Increasing map size.
mapsize = [20, 20]
lattice='rect'
is a square grid of SOM.
normalization='var'
is the type of normalization of the input data. 'var' is t-statistic.
$$\frac{X-\bar{X}}{s}$$
initialization='pca'
is a type of initial node weights, principal component initialization.
neighborhood='gaussian'
use the 'gaussian' function for "measure of neighborhood".
som = sompy.SOMFactory.build(
data_full,
mapsize,
lattice="rect",
normalization="var",
initialization="random",
neighborhood="gaussian",
)
som.train(n_job=1, verbose="info")
v = sompy.mapview.View2DPacked(10, 10, "example", text_size=8)
v.show(som)
v = sompy.mapview.View2DPacked(5, 5, "test", text_size=8)
som.cluster(n_clusters=4)
som.cluster_labels
h = sompy.hitmap.HitMapView(8, 8, "hitmap", text_size=8, show_text=True)
h.show(som);
Now let's use the SOM for the Iris Dataset
from sklearn import datasets
iris = datasets.load_iris()
iris.target_names
mapsize = [20, 20]
iris.target
%%time
som = sompy.SOMFactory.build(
iris.data,
mapsize,
lattice="rect",
normalization="var",
initialization="random",
neighborhood="gaussian",
)
som.train(n_job=1, verbose=False)
v = sompy.mapview.View2DPacked(10, 10, "iris", text_size=8)
v.show(som, which_dim=[0, 1, 2])
The raw data.
view2D = sompy.mapview.View2D(10, 10, "Iris_raw_data", text_size=8)
view2D.show(som, col_sz=4, which_dim="all", desnormalize=True)
After training, SOM separates four distinct clusters, which is true.
iris.data.shape
Visualization of a grid.
v = sompy.mapview.View2DPacked(5, 5, "test", text_size=8)
som.cluster(n_clusters=3)
som.cluster_labels
h = sompy.hitmap.HitMapView(8, 8, "hitmap_iris", text_size=8, show_text=True)
h.show(som,);
Also we can build the U-matrix. Use umatrix.UMatrixView for visualization.
u = sompy.umatrix.UMatrixView(20, 20, "umatrix")
UMAT = u.build_u_matrix(som)
UMAT = u.show(som)
Unfortunately, it’s impossible to consider the example of a hexagonal grid, because the library does not have the corresponding implementation. Also normalization='var'
is only one implementation of the normalization.

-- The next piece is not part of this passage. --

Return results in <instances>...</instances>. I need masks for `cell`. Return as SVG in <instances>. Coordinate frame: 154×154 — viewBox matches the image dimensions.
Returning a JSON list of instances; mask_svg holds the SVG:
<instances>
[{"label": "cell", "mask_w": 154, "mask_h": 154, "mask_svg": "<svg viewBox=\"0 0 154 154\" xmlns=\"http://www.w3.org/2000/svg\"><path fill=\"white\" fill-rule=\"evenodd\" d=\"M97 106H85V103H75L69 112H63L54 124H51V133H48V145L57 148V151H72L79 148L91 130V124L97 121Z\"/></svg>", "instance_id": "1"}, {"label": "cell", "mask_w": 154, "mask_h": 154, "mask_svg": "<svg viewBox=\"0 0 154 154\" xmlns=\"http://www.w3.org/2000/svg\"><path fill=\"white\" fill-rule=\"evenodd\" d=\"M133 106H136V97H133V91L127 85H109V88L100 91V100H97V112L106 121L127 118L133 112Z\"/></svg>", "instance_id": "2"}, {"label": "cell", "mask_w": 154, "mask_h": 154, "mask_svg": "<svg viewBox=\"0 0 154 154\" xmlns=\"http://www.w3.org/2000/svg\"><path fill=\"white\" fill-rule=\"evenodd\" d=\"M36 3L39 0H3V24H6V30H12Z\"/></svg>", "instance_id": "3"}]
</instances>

Kohonen self-organizing maps solve many issues and are a powerful tool for data analysis. In this article, we learned the principle of the SOM, as well as considered small examples of clustering and data visualization. But at the moment, the SOM is losing its popularity in favor of other algorithms.